Indeed, initial cost/payback is one of the major reasons visual guidance systems are growing in popularity. “Guidance systems are more affordable than ever before,” says Lori Costello, marketing communications manager for Ag Leader Technology. “Technology improvements, enhanced functionality and a quicker return-on-investment are reasons that guidance is now a reality for many users. When used in conjunction with automatic steering systems, the combination provides many benefits, such as cost savings, reducing operator fatigue and improving input efficiency.”
Thomas Causey, marketing communications specialist for Topcon, thinks versatility is a motivator. “Entering precision ag with a low-cost visual guidance system that also records data and has the possibility to be upgraded with rate/section control offers customers value in managing their operations.”
Coupled with their affordability, visual guidance systems have also gotten easy to use. “The simplicity of the systems and overall user interface has really improved, as well as scalability,” says Ryan Molitor, marketing supervisor, Raven Industries, Applied Technology Division. “This is important because it gives customers the flexibility of adding on to their system as their needs change, all the while keeping in mind it isn’t a really complex system to use.”
Molitor expects visual guidance systems will gain more market intelligence soon. “Integrating wireless technology to help streamline data transfer, as well as the use of higher accuracy systems like RTK will benefit everyone and continue to grow in popularity,” he says.
George Huber, director, worldwide ag sales for Trimble, also foresees more full-system growth for this market going forward. “The future for visual guidance systems is to grow them into full precision ag solutions for automated steering, plus flow and application control,” says Huber. “Advances will come in guidance performance due to GNSS capability and the availability of higher accuracy differential corrections.

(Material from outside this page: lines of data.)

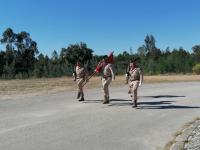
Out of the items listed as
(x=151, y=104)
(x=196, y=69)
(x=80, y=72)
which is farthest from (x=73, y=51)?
(x=151, y=104)

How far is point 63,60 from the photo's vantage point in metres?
83.8

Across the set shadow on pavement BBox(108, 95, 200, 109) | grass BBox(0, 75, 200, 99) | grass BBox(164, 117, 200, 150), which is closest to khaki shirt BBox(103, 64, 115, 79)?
shadow on pavement BBox(108, 95, 200, 109)

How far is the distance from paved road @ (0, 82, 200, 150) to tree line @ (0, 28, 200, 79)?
20708 millimetres

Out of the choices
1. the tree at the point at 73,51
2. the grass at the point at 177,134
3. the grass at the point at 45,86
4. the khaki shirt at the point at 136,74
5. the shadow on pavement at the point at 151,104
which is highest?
the tree at the point at 73,51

They will also come in the precision ag applicatoins that can be controlled via the visual guidance system user interface. This is important because users want one multipurpose display in their cab.”
TeeJet’s Stuenkel agrees. “Visual guidance systems are becoming the central hub of a wide range of machine operation and data collection activities,” he says. “The ability to effectively control a variety of tasks from a single console, while simultaneously gathering and transmitting field data, will be critical as we move forward.”